The Searchlight on the Castle

Ethel suddenly interrupted herself. “See!” she called to Will and grandma, “see, Morgana smiles to us again! See the light yonder, behind Helia!”

Just then the searchlight illumined the top of the Gothic portal. The Morgana window glittered through the night.

“Do not stir, I entreat you!” Ethel said to Helia. “The window throws a halo around you!”
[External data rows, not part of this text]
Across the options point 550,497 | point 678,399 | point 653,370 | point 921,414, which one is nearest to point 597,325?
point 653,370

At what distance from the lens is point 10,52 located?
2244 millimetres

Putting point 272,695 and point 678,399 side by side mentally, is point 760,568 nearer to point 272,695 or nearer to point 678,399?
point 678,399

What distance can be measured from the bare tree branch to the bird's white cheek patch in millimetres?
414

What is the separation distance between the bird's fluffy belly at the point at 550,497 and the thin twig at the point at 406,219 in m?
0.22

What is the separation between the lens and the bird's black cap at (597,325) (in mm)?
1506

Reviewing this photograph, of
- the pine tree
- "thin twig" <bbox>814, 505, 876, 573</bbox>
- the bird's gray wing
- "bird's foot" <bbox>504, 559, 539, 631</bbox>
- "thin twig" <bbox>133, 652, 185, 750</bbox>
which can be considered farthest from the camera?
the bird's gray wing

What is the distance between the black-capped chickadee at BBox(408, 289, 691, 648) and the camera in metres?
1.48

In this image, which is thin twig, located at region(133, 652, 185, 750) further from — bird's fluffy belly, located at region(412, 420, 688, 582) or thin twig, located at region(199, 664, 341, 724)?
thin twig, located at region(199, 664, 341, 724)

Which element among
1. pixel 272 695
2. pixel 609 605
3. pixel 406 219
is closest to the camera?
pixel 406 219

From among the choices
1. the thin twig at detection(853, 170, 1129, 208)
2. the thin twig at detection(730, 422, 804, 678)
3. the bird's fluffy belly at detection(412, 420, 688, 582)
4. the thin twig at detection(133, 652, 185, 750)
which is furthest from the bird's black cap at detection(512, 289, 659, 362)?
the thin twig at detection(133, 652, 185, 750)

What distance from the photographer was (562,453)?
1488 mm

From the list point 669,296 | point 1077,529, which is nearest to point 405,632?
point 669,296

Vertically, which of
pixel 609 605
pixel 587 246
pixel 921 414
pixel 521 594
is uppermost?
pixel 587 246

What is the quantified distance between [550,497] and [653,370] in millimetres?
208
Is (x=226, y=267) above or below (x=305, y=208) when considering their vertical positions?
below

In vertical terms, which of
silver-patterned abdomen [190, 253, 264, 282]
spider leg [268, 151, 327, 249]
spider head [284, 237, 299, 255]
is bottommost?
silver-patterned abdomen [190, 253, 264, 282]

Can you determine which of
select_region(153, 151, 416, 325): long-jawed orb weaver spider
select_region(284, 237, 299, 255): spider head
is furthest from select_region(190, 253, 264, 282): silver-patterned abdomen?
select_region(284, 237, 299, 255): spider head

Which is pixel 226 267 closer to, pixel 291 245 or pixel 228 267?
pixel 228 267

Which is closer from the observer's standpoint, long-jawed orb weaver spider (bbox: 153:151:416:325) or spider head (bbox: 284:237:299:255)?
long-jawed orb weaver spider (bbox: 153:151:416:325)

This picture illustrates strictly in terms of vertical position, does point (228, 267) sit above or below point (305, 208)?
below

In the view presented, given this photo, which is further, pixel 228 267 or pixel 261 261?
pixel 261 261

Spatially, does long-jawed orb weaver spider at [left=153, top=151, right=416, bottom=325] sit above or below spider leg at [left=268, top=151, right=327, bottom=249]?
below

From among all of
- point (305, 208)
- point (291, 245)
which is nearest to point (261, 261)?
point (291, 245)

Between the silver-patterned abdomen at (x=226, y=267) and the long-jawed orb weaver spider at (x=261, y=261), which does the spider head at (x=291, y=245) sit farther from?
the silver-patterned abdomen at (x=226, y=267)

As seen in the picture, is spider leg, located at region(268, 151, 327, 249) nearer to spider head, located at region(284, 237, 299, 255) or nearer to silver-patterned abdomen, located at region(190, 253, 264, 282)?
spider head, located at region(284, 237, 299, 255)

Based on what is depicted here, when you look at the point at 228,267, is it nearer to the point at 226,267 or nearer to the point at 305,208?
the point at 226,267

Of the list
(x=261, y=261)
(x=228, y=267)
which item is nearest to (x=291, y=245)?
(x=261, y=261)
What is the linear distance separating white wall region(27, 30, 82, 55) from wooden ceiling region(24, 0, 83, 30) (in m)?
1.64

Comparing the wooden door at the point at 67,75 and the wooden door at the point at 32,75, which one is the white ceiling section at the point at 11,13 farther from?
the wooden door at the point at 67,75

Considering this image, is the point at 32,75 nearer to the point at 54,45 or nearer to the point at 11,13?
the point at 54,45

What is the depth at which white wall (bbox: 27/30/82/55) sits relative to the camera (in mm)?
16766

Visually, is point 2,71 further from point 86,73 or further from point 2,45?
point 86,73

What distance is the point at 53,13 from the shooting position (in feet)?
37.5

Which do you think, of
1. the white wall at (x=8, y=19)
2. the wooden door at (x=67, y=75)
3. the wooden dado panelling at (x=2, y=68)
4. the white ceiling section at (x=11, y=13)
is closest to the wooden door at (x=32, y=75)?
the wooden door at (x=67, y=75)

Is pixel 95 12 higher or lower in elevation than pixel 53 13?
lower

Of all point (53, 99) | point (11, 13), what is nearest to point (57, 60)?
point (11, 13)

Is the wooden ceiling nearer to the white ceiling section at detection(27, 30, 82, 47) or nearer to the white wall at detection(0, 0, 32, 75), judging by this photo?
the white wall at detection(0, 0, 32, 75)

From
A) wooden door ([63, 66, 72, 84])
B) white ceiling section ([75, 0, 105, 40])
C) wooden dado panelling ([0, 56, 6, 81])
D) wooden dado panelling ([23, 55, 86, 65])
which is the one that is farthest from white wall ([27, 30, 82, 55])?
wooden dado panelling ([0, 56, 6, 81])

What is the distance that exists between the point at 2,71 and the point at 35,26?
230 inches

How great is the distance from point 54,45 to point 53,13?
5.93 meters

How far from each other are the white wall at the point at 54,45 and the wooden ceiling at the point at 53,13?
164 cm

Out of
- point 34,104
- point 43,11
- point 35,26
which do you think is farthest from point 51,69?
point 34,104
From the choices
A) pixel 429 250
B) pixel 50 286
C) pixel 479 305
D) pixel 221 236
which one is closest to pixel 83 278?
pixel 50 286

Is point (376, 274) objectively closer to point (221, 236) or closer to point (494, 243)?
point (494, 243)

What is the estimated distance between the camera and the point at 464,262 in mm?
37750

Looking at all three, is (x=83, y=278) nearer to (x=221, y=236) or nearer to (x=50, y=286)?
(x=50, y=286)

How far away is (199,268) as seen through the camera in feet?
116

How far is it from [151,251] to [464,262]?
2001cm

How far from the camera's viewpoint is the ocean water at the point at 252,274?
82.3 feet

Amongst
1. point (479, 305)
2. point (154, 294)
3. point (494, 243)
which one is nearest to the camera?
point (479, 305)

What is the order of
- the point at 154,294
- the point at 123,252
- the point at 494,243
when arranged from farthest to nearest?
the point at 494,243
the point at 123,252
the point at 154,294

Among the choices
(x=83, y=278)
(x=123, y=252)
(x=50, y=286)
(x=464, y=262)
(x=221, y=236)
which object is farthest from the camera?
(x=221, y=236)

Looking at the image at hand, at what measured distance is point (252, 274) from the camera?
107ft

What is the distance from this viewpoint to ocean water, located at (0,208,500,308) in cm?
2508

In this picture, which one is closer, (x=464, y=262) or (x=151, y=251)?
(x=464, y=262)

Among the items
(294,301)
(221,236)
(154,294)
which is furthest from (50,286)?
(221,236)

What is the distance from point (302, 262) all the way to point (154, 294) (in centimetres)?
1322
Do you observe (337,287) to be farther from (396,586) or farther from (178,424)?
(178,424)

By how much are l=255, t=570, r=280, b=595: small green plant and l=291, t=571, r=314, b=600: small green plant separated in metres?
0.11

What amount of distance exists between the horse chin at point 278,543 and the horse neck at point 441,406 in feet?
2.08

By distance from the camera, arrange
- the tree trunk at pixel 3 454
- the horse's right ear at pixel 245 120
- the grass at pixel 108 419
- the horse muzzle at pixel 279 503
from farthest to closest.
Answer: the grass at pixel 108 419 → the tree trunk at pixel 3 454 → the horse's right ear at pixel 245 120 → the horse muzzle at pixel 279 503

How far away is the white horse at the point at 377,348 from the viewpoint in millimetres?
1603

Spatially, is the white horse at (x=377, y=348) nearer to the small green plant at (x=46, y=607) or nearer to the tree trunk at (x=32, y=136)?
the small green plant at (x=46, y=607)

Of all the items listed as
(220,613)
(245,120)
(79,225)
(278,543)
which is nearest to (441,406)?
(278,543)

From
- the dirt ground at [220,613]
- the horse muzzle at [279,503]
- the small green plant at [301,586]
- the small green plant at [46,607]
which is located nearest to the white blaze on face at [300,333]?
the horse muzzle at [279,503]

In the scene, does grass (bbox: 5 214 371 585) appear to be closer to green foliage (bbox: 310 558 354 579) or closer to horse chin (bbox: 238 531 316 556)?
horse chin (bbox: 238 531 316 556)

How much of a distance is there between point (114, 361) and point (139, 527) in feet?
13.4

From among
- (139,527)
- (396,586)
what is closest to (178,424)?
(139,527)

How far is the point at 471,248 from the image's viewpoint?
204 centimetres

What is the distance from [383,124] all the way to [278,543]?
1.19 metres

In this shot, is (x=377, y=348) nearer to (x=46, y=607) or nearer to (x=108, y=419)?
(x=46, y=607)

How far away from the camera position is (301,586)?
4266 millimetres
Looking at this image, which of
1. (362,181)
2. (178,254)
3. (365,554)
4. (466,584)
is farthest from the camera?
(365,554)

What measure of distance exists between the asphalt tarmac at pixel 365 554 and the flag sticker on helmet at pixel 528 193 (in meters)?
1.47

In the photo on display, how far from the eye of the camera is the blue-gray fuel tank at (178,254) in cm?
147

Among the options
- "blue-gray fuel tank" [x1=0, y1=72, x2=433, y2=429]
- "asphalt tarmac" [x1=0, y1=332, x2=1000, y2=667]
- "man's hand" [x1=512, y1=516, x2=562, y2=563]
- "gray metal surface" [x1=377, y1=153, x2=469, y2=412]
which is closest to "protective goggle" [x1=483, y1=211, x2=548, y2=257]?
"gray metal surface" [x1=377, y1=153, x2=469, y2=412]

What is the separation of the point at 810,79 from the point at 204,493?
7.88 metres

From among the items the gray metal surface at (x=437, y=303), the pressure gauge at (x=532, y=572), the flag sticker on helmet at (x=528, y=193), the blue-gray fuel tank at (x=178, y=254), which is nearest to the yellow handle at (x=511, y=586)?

Indeed, they could see the dark profile of Helia in relief against the glittering background. She was superb, standing upright, with her head raised proudly, and one hand grasping a ratline of the mast. She looked as if she were wielding an immense lance, like a warrior-woman of heroic days.

CHAPTER IV
THE LITTLE DUKE

The next day, as they entered the Hall of the Ancestors, grandma dropped the duke’s arm to seat herself in a great chair. But the chair was in carved wood and very hard. Decidedly, this was a feudal castle, and much less comfortable than a Chicago home.

Ethel thanked the little Adalbert with a big kiss. The child, accompanied by his father, had been the guide of Ethel and grandma. He had climbed up and down steps too high for him; but Ethel gave him her hand; and the child explained and mentioned names, as he showed mosaics and statues in the crypt. “My grandfather, Amalfrid IX, my ancestor Enguerrand, Lady Rhodaïs, Bertha, St. Morgana”;—one would have said he was the familiar genius of the place, a little wandering soul of the dead, doing to the living the honors of the past.

When they issued forth from these gloomy vaults, Adalbert hastened to go off and play with Sœurette behind the pillars of the great hall.